The bulk of my time in Uganda was spent on two projects. First was the project I intended to complete, the Growing Resources Opportunities and Wealth for Women (GROWW) Microfinance project. The second was a new, malleable project focusing on the design and implementation of an agriculture-based information and communication technology center that would serve the five villages surrounding Sitabaale.
My assignments provided firsthand experiences and required a breadth of research and critical thinking skills, ones Lebanon Valley College has aided in cultivating. To elaborate briefly, microfinance is the process of lending a small collateral-free loan to an impoverished individual so they can start or expand a business. The idea is that with the loan, they will increase their income and enhance their living standards. TASAAGA’s GROWW project specifically aims to provide these loans to widows and single mothers in order to make a better life for their children.
My involvement with this project started at the beginning of a new cycle in the lending process. I first was given the responsibility of selecting five women from the applicant pool, interviewing them to ensure the accuracy of their applications. (One of the fees I paid to the organization included the capital that would finance their loans.) In addition to field work, I was asked to design, develop, and author a training manual that would be used to educate the women in the basics of business. Hoping to increase the impact of this manual, I designed the course to be interactive. Throughout the course, a participant will learn the basics of business, management, economics, and accounting while writing their own personalized business plan.
Recognizing agriculture as the primary source of income for those in poverty, TASAAGA launched a new agriculture project to educate farmers on the basics of planting, harvesting, and animal husbandry. Concurrently the project will transmit information about impending epidemics or natural disasters, allowing farmers to combat these threats to their livelihood.
Since the project was in the planning stage, I focused on conducting field research and outreach to help TASAAGA deduce the needs this new center must address. After developing a survey, we walked to the five neighboring villages and asked questions ranging from the number of seasons in Africa to their self-described hardest struggle. This data will be used to formulate the goals and services of the center as well as research for grant proposals.

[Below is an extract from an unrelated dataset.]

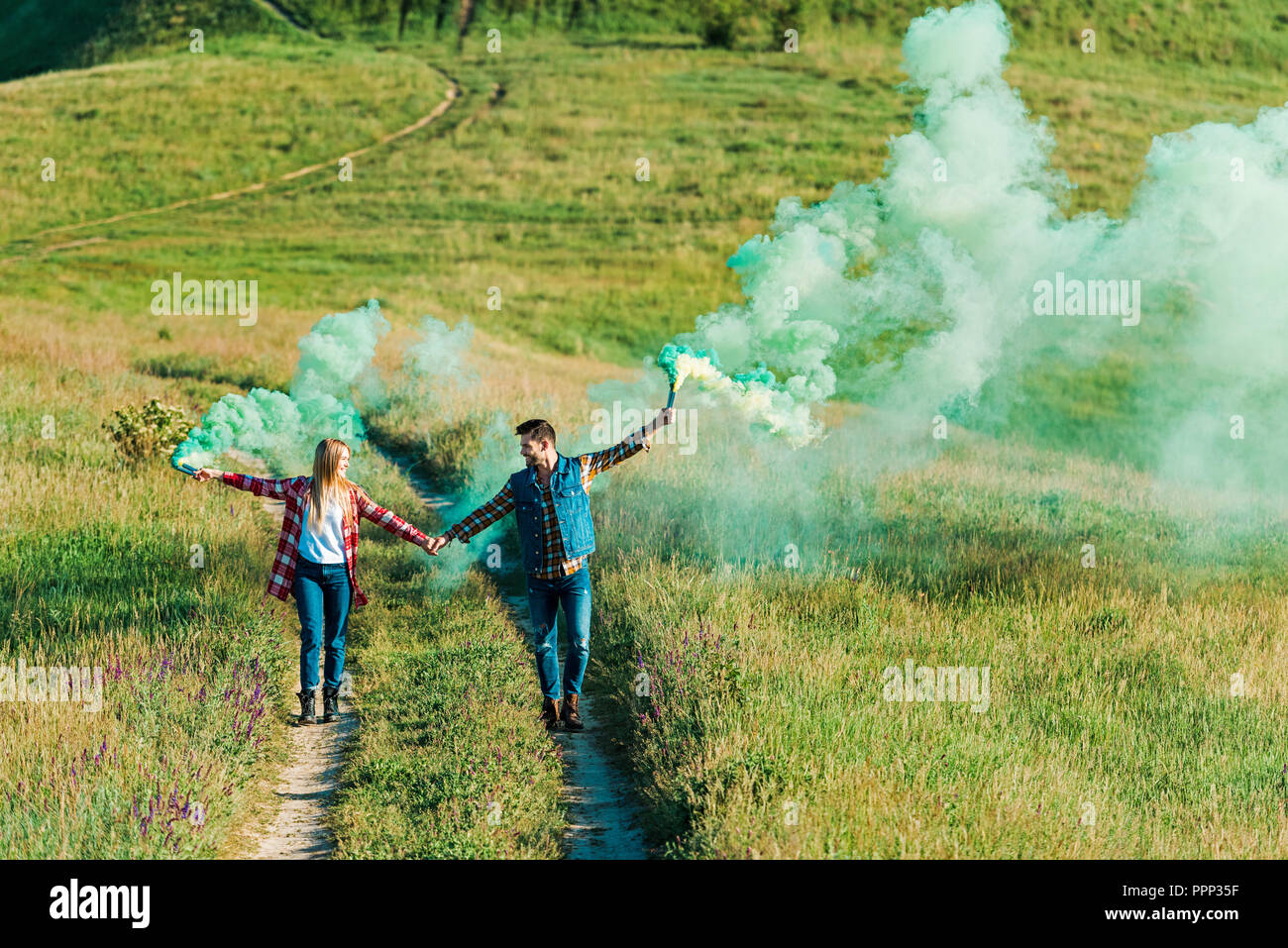 young couple holding green smoke bombs on rural meadow - Stock Image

My work in Uganda and other developing nations has just begun.
While in Uganda, I had the opportunity to talk to many people and inquire about their needs. Most of the children want to continue their education to the college level; however, with the cost of schooling relative to their family’s income, this is not a reality for many of them. A strong advocate that education is a birthright, I feel responsible to make their dreams a reality.
In addition, I have just begun an internship with the Eastern Pennsylvania branch of the American Red Cross’s International Services Department where I work on expanding family reunification services. LVC’s support of individualism and education has allowed me to forge my life’s path. I will continue to use education as a guidepost in the fight against global suffering.